流程4.3： AddOffsetCommitsToTxnRequest，Producer通过KafkaProducer.sendOffsetsToTransaction 向事务协调器器发送一个AddOffesetCommitsToTxnRequests：

    AddOffsetsToTxnRequest => TransactionalId PID Epoch ConsumerGroupID
    TransactionalId => string
     PID => int64
     Epoch => int16
     ConsumerGroupID => string

在执行事务提交时，可以根据ConsumerGroupID来推断_customer_offsets主题中相应的TopicPartions信息。这样在

流程4.4: TxnOffsetCommitRequest，Producer通过KafkaProducer.sendOffsetsToTransaction还会向消费者协调器Cosumer Corrdinator发送一个TxnOffsetCommitRequest，在主题_consumer_offsets中保存消费者的偏移量信息。

TxnOffsetCommitRequest   => ConsumerGroupID
                            PID
                            Epoch
                            RetentionTime
                            OffsetAndMetadata
ConsumerGroupID => string
PID => int64
Epoch => int32
RetentionTime => int64
OffsetAndMetadata => [TopicName [Partition Offset Metadata]]
    TopicName => string
    Partition => int32
    Offset => int64
    Metadata => string

流程5： 事务提交和事务终结(放弃事务)，通过生产者的commitTransaction或abortTransaction方法来提交事务和终结事务，这两个操作都会发送一个EndTxnRequest给Transaction Coordinator。

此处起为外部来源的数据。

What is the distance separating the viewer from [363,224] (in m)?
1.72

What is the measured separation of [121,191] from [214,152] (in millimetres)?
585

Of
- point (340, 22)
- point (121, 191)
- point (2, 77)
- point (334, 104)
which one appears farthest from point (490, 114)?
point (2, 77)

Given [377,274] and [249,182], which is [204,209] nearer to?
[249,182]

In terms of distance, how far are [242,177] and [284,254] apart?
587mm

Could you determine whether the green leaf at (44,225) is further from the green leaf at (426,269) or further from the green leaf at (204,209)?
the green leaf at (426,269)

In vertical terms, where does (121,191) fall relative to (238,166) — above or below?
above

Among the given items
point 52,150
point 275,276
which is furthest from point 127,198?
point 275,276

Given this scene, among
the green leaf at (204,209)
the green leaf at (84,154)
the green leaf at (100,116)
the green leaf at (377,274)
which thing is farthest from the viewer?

流程5.1：EndTxnRequest。Producer发送一个EndTxnRequest给Transaction Coordinator，然后执行如下操作：

Transaction Coordinator会把PREPARE_COMMIT or PREPARE_ABORT 消息写入到transaction log中记录
执行流程5.2
执行流程5.3
流程5.2：WriteTxnMarkerRequest

WriteTxnMarkersRequest => [CoorinadorEpoch PID Epoch Marker [Topic [Partition]]]
CoordinatorEpoch => int32
PID => int64
Epoch => int16
Marker => boolean (false(0) means ABORT, true(1) means COMMIT)
Topic => string
Partition => int32

对于Producer生产的消息。Tranaction Coordinator会发送WriteTxnMarkerRequest给当前事务涉及到每个<topic,partion>的leader，leader收到请求后，会写入一个COMMIT(PID) 或者 ABORT(PID)的控制信息到data log中
对于消费者偏移量信息，如果在这个事务里面包含_consumer-offsets主题。Tranaction Coordinator会发送WriteTxnMarkerRequest给Transaction Coordinartor，Transaction Coordinartor收到请求后，

会写入一个COMMIT(PID) 或者 ABORT(PID)的控制信息到 data log中
流程5.3：Transaction Coordinator会将最终的COMPLETE_COMMIT或COMPLETE_ABORT消息写入Transaction Log中以标明该事务结束。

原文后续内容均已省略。